### Passage given
# Looking for links



## Guest (Jun 24, 2005)

:help: 

Can someone post some web links that are I can use as a refresher for starting up my tank? It's been sitting with just water (and one fish) for about a year now. I have to break it down for a move and will not be setting it back up until after I'm settled in my new home. I don't want to forget any of the details. Yes, I did a Google search, but came up with very basic info, or just ads to websites selling equipment and fish. I need some sites that are a little more detailed...so I don't have to keep bugging everyone here!! :-D


----------



## Osiris (Jan 18, 2005)

Hmm, FW easy enough, filter, heater, tank, water conditioner, get rocks from a established tank put in ur tank, put starter fish in, wait 1month then put fish in and aquascape that puppy./


----------



## Huugs (Apr 25, 2005)

There are lots of things about cycling tanks on here. Do a search for 'cycle' or 'cycling' and this will probably come up with loads. The rest is pretty simple.

### Material provided
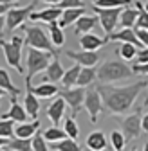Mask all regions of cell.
<instances>
[{"mask_svg": "<svg viewBox=\"0 0 148 151\" xmlns=\"http://www.w3.org/2000/svg\"><path fill=\"white\" fill-rule=\"evenodd\" d=\"M2 119H11L15 122H27V119H31V117H29L25 106L18 103L16 97H11V108H9V111L4 113Z\"/></svg>", "mask_w": 148, "mask_h": 151, "instance_id": "cell-16", "label": "cell"}, {"mask_svg": "<svg viewBox=\"0 0 148 151\" xmlns=\"http://www.w3.org/2000/svg\"><path fill=\"white\" fill-rule=\"evenodd\" d=\"M0 88H4L11 97H18L22 93V90L15 86V83L11 81V74L6 68H0Z\"/></svg>", "mask_w": 148, "mask_h": 151, "instance_id": "cell-22", "label": "cell"}, {"mask_svg": "<svg viewBox=\"0 0 148 151\" xmlns=\"http://www.w3.org/2000/svg\"><path fill=\"white\" fill-rule=\"evenodd\" d=\"M0 151H4V149H2V147H0Z\"/></svg>", "mask_w": 148, "mask_h": 151, "instance_id": "cell-54", "label": "cell"}, {"mask_svg": "<svg viewBox=\"0 0 148 151\" xmlns=\"http://www.w3.org/2000/svg\"><path fill=\"white\" fill-rule=\"evenodd\" d=\"M9 6H11V4H0V16H6V14H7V11L11 9Z\"/></svg>", "mask_w": 148, "mask_h": 151, "instance_id": "cell-43", "label": "cell"}, {"mask_svg": "<svg viewBox=\"0 0 148 151\" xmlns=\"http://www.w3.org/2000/svg\"><path fill=\"white\" fill-rule=\"evenodd\" d=\"M143 151H148V142L144 144V147H143Z\"/></svg>", "mask_w": 148, "mask_h": 151, "instance_id": "cell-51", "label": "cell"}, {"mask_svg": "<svg viewBox=\"0 0 148 151\" xmlns=\"http://www.w3.org/2000/svg\"><path fill=\"white\" fill-rule=\"evenodd\" d=\"M136 9L139 11L137 22H136V29H146L148 31V11L144 9L143 2H136Z\"/></svg>", "mask_w": 148, "mask_h": 151, "instance_id": "cell-34", "label": "cell"}, {"mask_svg": "<svg viewBox=\"0 0 148 151\" xmlns=\"http://www.w3.org/2000/svg\"><path fill=\"white\" fill-rule=\"evenodd\" d=\"M83 14H87L85 7H76V9H63V14H62V18L58 20V25H60L62 29H65V27H69V25H72V24H76V22L80 20V18H81Z\"/></svg>", "mask_w": 148, "mask_h": 151, "instance_id": "cell-18", "label": "cell"}, {"mask_svg": "<svg viewBox=\"0 0 148 151\" xmlns=\"http://www.w3.org/2000/svg\"><path fill=\"white\" fill-rule=\"evenodd\" d=\"M132 151H137V149H132Z\"/></svg>", "mask_w": 148, "mask_h": 151, "instance_id": "cell-55", "label": "cell"}, {"mask_svg": "<svg viewBox=\"0 0 148 151\" xmlns=\"http://www.w3.org/2000/svg\"><path fill=\"white\" fill-rule=\"evenodd\" d=\"M63 129H65L67 137H69V139H72V140H76V139L80 137V128H78L76 121H74V117H67V119H65Z\"/></svg>", "mask_w": 148, "mask_h": 151, "instance_id": "cell-33", "label": "cell"}, {"mask_svg": "<svg viewBox=\"0 0 148 151\" xmlns=\"http://www.w3.org/2000/svg\"><path fill=\"white\" fill-rule=\"evenodd\" d=\"M52 58H54V54H51V52L29 47L27 49V74H25V79L33 81V78L36 74L47 70V67L51 65Z\"/></svg>", "mask_w": 148, "mask_h": 151, "instance_id": "cell-5", "label": "cell"}, {"mask_svg": "<svg viewBox=\"0 0 148 151\" xmlns=\"http://www.w3.org/2000/svg\"><path fill=\"white\" fill-rule=\"evenodd\" d=\"M148 86L146 81H137L126 86H112V85H98V92L103 97V104L105 110L112 115H123L130 110L139 96V92Z\"/></svg>", "mask_w": 148, "mask_h": 151, "instance_id": "cell-1", "label": "cell"}, {"mask_svg": "<svg viewBox=\"0 0 148 151\" xmlns=\"http://www.w3.org/2000/svg\"><path fill=\"white\" fill-rule=\"evenodd\" d=\"M136 63H148V47H143L137 50V56H136Z\"/></svg>", "mask_w": 148, "mask_h": 151, "instance_id": "cell-40", "label": "cell"}, {"mask_svg": "<svg viewBox=\"0 0 148 151\" xmlns=\"http://www.w3.org/2000/svg\"><path fill=\"white\" fill-rule=\"evenodd\" d=\"M9 144V139H4V137H0V147H4Z\"/></svg>", "mask_w": 148, "mask_h": 151, "instance_id": "cell-47", "label": "cell"}, {"mask_svg": "<svg viewBox=\"0 0 148 151\" xmlns=\"http://www.w3.org/2000/svg\"><path fill=\"white\" fill-rule=\"evenodd\" d=\"M118 122L121 126V131H123L126 142L128 140H136L141 135V131H143V115H141V110L139 108H137V111L126 115L125 119H119Z\"/></svg>", "mask_w": 148, "mask_h": 151, "instance_id": "cell-7", "label": "cell"}, {"mask_svg": "<svg viewBox=\"0 0 148 151\" xmlns=\"http://www.w3.org/2000/svg\"><path fill=\"white\" fill-rule=\"evenodd\" d=\"M94 14L99 18V24L103 27V31L107 34H112L116 31V27L119 25V18H121V11L123 7H114V9H105V7H96L92 6Z\"/></svg>", "mask_w": 148, "mask_h": 151, "instance_id": "cell-8", "label": "cell"}, {"mask_svg": "<svg viewBox=\"0 0 148 151\" xmlns=\"http://www.w3.org/2000/svg\"><path fill=\"white\" fill-rule=\"evenodd\" d=\"M51 151H83V149L80 147V144L76 140H72V139L67 137V139H63L60 142L51 144Z\"/></svg>", "mask_w": 148, "mask_h": 151, "instance_id": "cell-30", "label": "cell"}, {"mask_svg": "<svg viewBox=\"0 0 148 151\" xmlns=\"http://www.w3.org/2000/svg\"><path fill=\"white\" fill-rule=\"evenodd\" d=\"M98 22H99V18H98V16L83 14L80 20L74 24V25H76V29H74V31H76V34H78V36H80V34H87V32H90V31H92V27H94Z\"/></svg>", "mask_w": 148, "mask_h": 151, "instance_id": "cell-24", "label": "cell"}, {"mask_svg": "<svg viewBox=\"0 0 148 151\" xmlns=\"http://www.w3.org/2000/svg\"><path fill=\"white\" fill-rule=\"evenodd\" d=\"M94 79H98V74L94 70V67H81L80 78H78V85L76 86H89L90 83H94Z\"/></svg>", "mask_w": 148, "mask_h": 151, "instance_id": "cell-28", "label": "cell"}, {"mask_svg": "<svg viewBox=\"0 0 148 151\" xmlns=\"http://www.w3.org/2000/svg\"><path fill=\"white\" fill-rule=\"evenodd\" d=\"M63 14V9L58 7V6H51L47 9H42V11H34L31 14L29 20L33 22H44V24H52V22H58Z\"/></svg>", "mask_w": 148, "mask_h": 151, "instance_id": "cell-14", "label": "cell"}, {"mask_svg": "<svg viewBox=\"0 0 148 151\" xmlns=\"http://www.w3.org/2000/svg\"><path fill=\"white\" fill-rule=\"evenodd\" d=\"M116 52L121 56L125 61H132L136 56H137V47L132 45V43H119V47H118Z\"/></svg>", "mask_w": 148, "mask_h": 151, "instance_id": "cell-32", "label": "cell"}, {"mask_svg": "<svg viewBox=\"0 0 148 151\" xmlns=\"http://www.w3.org/2000/svg\"><path fill=\"white\" fill-rule=\"evenodd\" d=\"M44 137L49 144H54V142H60V140L67 139V133H65V129H62L58 126H52V128H47L44 131Z\"/></svg>", "mask_w": 148, "mask_h": 151, "instance_id": "cell-31", "label": "cell"}, {"mask_svg": "<svg viewBox=\"0 0 148 151\" xmlns=\"http://www.w3.org/2000/svg\"><path fill=\"white\" fill-rule=\"evenodd\" d=\"M6 93H7V92H6V90H4V88H0V99H2V97H4V96H6Z\"/></svg>", "mask_w": 148, "mask_h": 151, "instance_id": "cell-48", "label": "cell"}, {"mask_svg": "<svg viewBox=\"0 0 148 151\" xmlns=\"http://www.w3.org/2000/svg\"><path fill=\"white\" fill-rule=\"evenodd\" d=\"M47 29H49V38H51V42H52V45L56 47V49H60L63 43H65V29H62L60 25H58V22H52V24H47Z\"/></svg>", "mask_w": 148, "mask_h": 151, "instance_id": "cell-25", "label": "cell"}, {"mask_svg": "<svg viewBox=\"0 0 148 151\" xmlns=\"http://www.w3.org/2000/svg\"><path fill=\"white\" fill-rule=\"evenodd\" d=\"M63 74H65V70H63V67H62V63H60V60H58V56H54L52 61H51V65H49L47 70H45V76H44V78H45L49 83H56V81H62Z\"/></svg>", "mask_w": 148, "mask_h": 151, "instance_id": "cell-20", "label": "cell"}, {"mask_svg": "<svg viewBox=\"0 0 148 151\" xmlns=\"http://www.w3.org/2000/svg\"><path fill=\"white\" fill-rule=\"evenodd\" d=\"M42 2H45V4H51V6H58L62 0H42Z\"/></svg>", "mask_w": 148, "mask_h": 151, "instance_id": "cell-46", "label": "cell"}, {"mask_svg": "<svg viewBox=\"0 0 148 151\" xmlns=\"http://www.w3.org/2000/svg\"><path fill=\"white\" fill-rule=\"evenodd\" d=\"M33 90H34V96L38 97V99H49V97H54V96H56V93L60 92L56 85H54V83H49V81L36 85Z\"/></svg>", "mask_w": 148, "mask_h": 151, "instance_id": "cell-23", "label": "cell"}, {"mask_svg": "<svg viewBox=\"0 0 148 151\" xmlns=\"http://www.w3.org/2000/svg\"><path fill=\"white\" fill-rule=\"evenodd\" d=\"M13 0H0V4H11Z\"/></svg>", "mask_w": 148, "mask_h": 151, "instance_id": "cell-49", "label": "cell"}, {"mask_svg": "<svg viewBox=\"0 0 148 151\" xmlns=\"http://www.w3.org/2000/svg\"><path fill=\"white\" fill-rule=\"evenodd\" d=\"M85 96H87V90L83 86H76V88H65L62 90V97L65 99V103L69 104V108L72 110V117L80 111V108L85 103Z\"/></svg>", "mask_w": 148, "mask_h": 151, "instance_id": "cell-10", "label": "cell"}, {"mask_svg": "<svg viewBox=\"0 0 148 151\" xmlns=\"http://www.w3.org/2000/svg\"><path fill=\"white\" fill-rule=\"evenodd\" d=\"M94 2H96V0H92V4H94Z\"/></svg>", "mask_w": 148, "mask_h": 151, "instance_id": "cell-53", "label": "cell"}, {"mask_svg": "<svg viewBox=\"0 0 148 151\" xmlns=\"http://www.w3.org/2000/svg\"><path fill=\"white\" fill-rule=\"evenodd\" d=\"M146 104H148V96H146V99H144V104H143V106H146Z\"/></svg>", "mask_w": 148, "mask_h": 151, "instance_id": "cell-52", "label": "cell"}, {"mask_svg": "<svg viewBox=\"0 0 148 151\" xmlns=\"http://www.w3.org/2000/svg\"><path fill=\"white\" fill-rule=\"evenodd\" d=\"M80 72H81V65H74V67H70L69 70H65L63 78H62V85H63V88H72L74 85H78Z\"/></svg>", "mask_w": 148, "mask_h": 151, "instance_id": "cell-27", "label": "cell"}, {"mask_svg": "<svg viewBox=\"0 0 148 151\" xmlns=\"http://www.w3.org/2000/svg\"><path fill=\"white\" fill-rule=\"evenodd\" d=\"M143 131H146V133H148V113H146V115H143Z\"/></svg>", "mask_w": 148, "mask_h": 151, "instance_id": "cell-45", "label": "cell"}, {"mask_svg": "<svg viewBox=\"0 0 148 151\" xmlns=\"http://www.w3.org/2000/svg\"><path fill=\"white\" fill-rule=\"evenodd\" d=\"M107 42H108L107 36L101 38V36H96V34H92V32L81 34V38H80V45H81L83 50H98V49H101Z\"/></svg>", "mask_w": 148, "mask_h": 151, "instance_id": "cell-17", "label": "cell"}, {"mask_svg": "<svg viewBox=\"0 0 148 151\" xmlns=\"http://www.w3.org/2000/svg\"><path fill=\"white\" fill-rule=\"evenodd\" d=\"M65 106H67V103H65V99L60 96V97H56L49 106H47V117H49V121L54 124V126H58L62 121H63V113H65Z\"/></svg>", "mask_w": 148, "mask_h": 151, "instance_id": "cell-15", "label": "cell"}, {"mask_svg": "<svg viewBox=\"0 0 148 151\" xmlns=\"http://www.w3.org/2000/svg\"><path fill=\"white\" fill-rule=\"evenodd\" d=\"M7 151H11V149H7Z\"/></svg>", "mask_w": 148, "mask_h": 151, "instance_id": "cell-57", "label": "cell"}, {"mask_svg": "<svg viewBox=\"0 0 148 151\" xmlns=\"http://www.w3.org/2000/svg\"><path fill=\"white\" fill-rule=\"evenodd\" d=\"M22 29L25 31V45L27 47L40 49V50H45V52H51L54 56H58L60 49H56L52 45L51 38H49V32H45L40 25H31V27L22 25Z\"/></svg>", "mask_w": 148, "mask_h": 151, "instance_id": "cell-3", "label": "cell"}, {"mask_svg": "<svg viewBox=\"0 0 148 151\" xmlns=\"http://www.w3.org/2000/svg\"><path fill=\"white\" fill-rule=\"evenodd\" d=\"M67 58L74 60L78 65L81 67H96L98 61H99V54L96 50H78V52H74V50H67L65 52Z\"/></svg>", "mask_w": 148, "mask_h": 151, "instance_id": "cell-11", "label": "cell"}, {"mask_svg": "<svg viewBox=\"0 0 148 151\" xmlns=\"http://www.w3.org/2000/svg\"><path fill=\"white\" fill-rule=\"evenodd\" d=\"M110 144H112L114 151H123L125 149V144H126V139L123 135V131H112L110 133Z\"/></svg>", "mask_w": 148, "mask_h": 151, "instance_id": "cell-38", "label": "cell"}, {"mask_svg": "<svg viewBox=\"0 0 148 151\" xmlns=\"http://www.w3.org/2000/svg\"><path fill=\"white\" fill-rule=\"evenodd\" d=\"M4 29H6V16H0V36H2Z\"/></svg>", "mask_w": 148, "mask_h": 151, "instance_id": "cell-44", "label": "cell"}, {"mask_svg": "<svg viewBox=\"0 0 148 151\" xmlns=\"http://www.w3.org/2000/svg\"><path fill=\"white\" fill-rule=\"evenodd\" d=\"M33 151H51V147L47 146V140L44 137V131H36L33 137Z\"/></svg>", "mask_w": 148, "mask_h": 151, "instance_id": "cell-37", "label": "cell"}, {"mask_svg": "<svg viewBox=\"0 0 148 151\" xmlns=\"http://www.w3.org/2000/svg\"><path fill=\"white\" fill-rule=\"evenodd\" d=\"M58 7H62V9H76V7H83V2L81 0H62L58 4Z\"/></svg>", "mask_w": 148, "mask_h": 151, "instance_id": "cell-39", "label": "cell"}, {"mask_svg": "<svg viewBox=\"0 0 148 151\" xmlns=\"http://www.w3.org/2000/svg\"><path fill=\"white\" fill-rule=\"evenodd\" d=\"M134 74H148V63H134Z\"/></svg>", "mask_w": 148, "mask_h": 151, "instance_id": "cell-42", "label": "cell"}, {"mask_svg": "<svg viewBox=\"0 0 148 151\" xmlns=\"http://www.w3.org/2000/svg\"><path fill=\"white\" fill-rule=\"evenodd\" d=\"M132 4V0H96V7H105V9H114V7H125Z\"/></svg>", "mask_w": 148, "mask_h": 151, "instance_id": "cell-35", "label": "cell"}, {"mask_svg": "<svg viewBox=\"0 0 148 151\" xmlns=\"http://www.w3.org/2000/svg\"><path fill=\"white\" fill-rule=\"evenodd\" d=\"M36 6H38V2L36 0H33L31 4L24 6V7H11L6 14V29L7 32H13L16 27H22L25 20H29L31 14L36 11Z\"/></svg>", "mask_w": 148, "mask_h": 151, "instance_id": "cell-6", "label": "cell"}, {"mask_svg": "<svg viewBox=\"0 0 148 151\" xmlns=\"http://www.w3.org/2000/svg\"><path fill=\"white\" fill-rule=\"evenodd\" d=\"M87 147L89 151H103L107 147V135L103 131H92L87 137Z\"/></svg>", "mask_w": 148, "mask_h": 151, "instance_id": "cell-21", "label": "cell"}, {"mask_svg": "<svg viewBox=\"0 0 148 151\" xmlns=\"http://www.w3.org/2000/svg\"><path fill=\"white\" fill-rule=\"evenodd\" d=\"M83 108H85L87 113H89V121H90L92 124H96V122H98V117H99V113L105 110L103 97H101V93L98 92V88H90V90H87Z\"/></svg>", "mask_w": 148, "mask_h": 151, "instance_id": "cell-9", "label": "cell"}, {"mask_svg": "<svg viewBox=\"0 0 148 151\" xmlns=\"http://www.w3.org/2000/svg\"><path fill=\"white\" fill-rule=\"evenodd\" d=\"M13 2H16V0H13Z\"/></svg>", "mask_w": 148, "mask_h": 151, "instance_id": "cell-56", "label": "cell"}, {"mask_svg": "<svg viewBox=\"0 0 148 151\" xmlns=\"http://www.w3.org/2000/svg\"><path fill=\"white\" fill-rule=\"evenodd\" d=\"M143 6H144V9H146V11H148V0H146V2H144V4H143Z\"/></svg>", "mask_w": 148, "mask_h": 151, "instance_id": "cell-50", "label": "cell"}, {"mask_svg": "<svg viewBox=\"0 0 148 151\" xmlns=\"http://www.w3.org/2000/svg\"><path fill=\"white\" fill-rule=\"evenodd\" d=\"M137 16H139V11H137L136 7H126V9H123V11H121V18H119L121 29H123V27H126V29L136 27Z\"/></svg>", "mask_w": 148, "mask_h": 151, "instance_id": "cell-26", "label": "cell"}, {"mask_svg": "<svg viewBox=\"0 0 148 151\" xmlns=\"http://www.w3.org/2000/svg\"><path fill=\"white\" fill-rule=\"evenodd\" d=\"M0 137H4V139H13L15 137V121H11V119L0 121Z\"/></svg>", "mask_w": 148, "mask_h": 151, "instance_id": "cell-36", "label": "cell"}, {"mask_svg": "<svg viewBox=\"0 0 148 151\" xmlns=\"http://www.w3.org/2000/svg\"><path fill=\"white\" fill-rule=\"evenodd\" d=\"M34 86L31 85V79H25V97H24V106L29 113V117L33 121L38 119V111H40V101L34 96Z\"/></svg>", "mask_w": 148, "mask_h": 151, "instance_id": "cell-13", "label": "cell"}, {"mask_svg": "<svg viewBox=\"0 0 148 151\" xmlns=\"http://www.w3.org/2000/svg\"><path fill=\"white\" fill-rule=\"evenodd\" d=\"M38 129H40V121L38 119L33 121V122H18V126L15 128V137H18V139H33Z\"/></svg>", "mask_w": 148, "mask_h": 151, "instance_id": "cell-19", "label": "cell"}, {"mask_svg": "<svg viewBox=\"0 0 148 151\" xmlns=\"http://www.w3.org/2000/svg\"><path fill=\"white\" fill-rule=\"evenodd\" d=\"M7 149H11V151H33V139L13 137V139H9Z\"/></svg>", "mask_w": 148, "mask_h": 151, "instance_id": "cell-29", "label": "cell"}, {"mask_svg": "<svg viewBox=\"0 0 148 151\" xmlns=\"http://www.w3.org/2000/svg\"><path fill=\"white\" fill-rule=\"evenodd\" d=\"M107 40L108 42H119V43H132V45H136L139 49L144 47L139 42V38L136 34V29H126V27H123L119 31H114L112 34H107Z\"/></svg>", "mask_w": 148, "mask_h": 151, "instance_id": "cell-12", "label": "cell"}, {"mask_svg": "<svg viewBox=\"0 0 148 151\" xmlns=\"http://www.w3.org/2000/svg\"><path fill=\"white\" fill-rule=\"evenodd\" d=\"M25 43V40H22V36H13L11 42L0 40V49L4 52V58L7 61L9 67H13L18 74L24 76V67H22V45Z\"/></svg>", "mask_w": 148, "mask_h": 151, "instance_id": "cell-4", "label": "cell"}, {"mask_svg": "<svg viewBox=\"0 0 148 151\" xmlns=\"http://www.w3.org/2000/svg\"><path fill=\"white\" fill-rule=\"evenodd\" d=\"M98 79L99 83L103 85H112L116 81H123V79H128L130 76L134 74L132 67H128L125 61H118V60H107L103 61L98 70Z\"/></svg>", "mask_w": 148, "mask_h": 151, "instance_id": "cell-2", "label": "cell"}, {"mask_svg": "<svg viewBox=\"0 0 148 151\" xmlns=\"http://www.w3.org/2000/svg\"><path fill=\"white\" fill-rule=\"evenodd\" d=\"M136 34H137V38H139V42H141L144 47H148V31H146V29H136Z\"/></svg>", "mask_w": 148, "mask_h": 151, "instance_id": "cell-41", "label": "cell"}]
</instances>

### Task prompt
Can you carry on the forum thread about restarting a fish tank after a move, picking up right after its last post?

### Answer to this task
----------



## WaterMan (Jun 24, 2005)

Try this site. http://www.aquarank.com/ It has a lot of sites for you to browse around on. Hope it helps.


----------



## Osiris (Jan 18, 2005)

Here you go:
http://www.wetwebmedia.com/FWSubWebIndex/fwset-up.htm


----------



## fishfreaks (Jan 19, 2005)

hm, i thought that's what we were all for?? haha just kidding :lol:


----------



## Fishfirst (Jan 24, 2005)

yeah, not a problem if you keep bugging us... we like to be bugged


----------



## fishfreaks (Jan 19, 2005)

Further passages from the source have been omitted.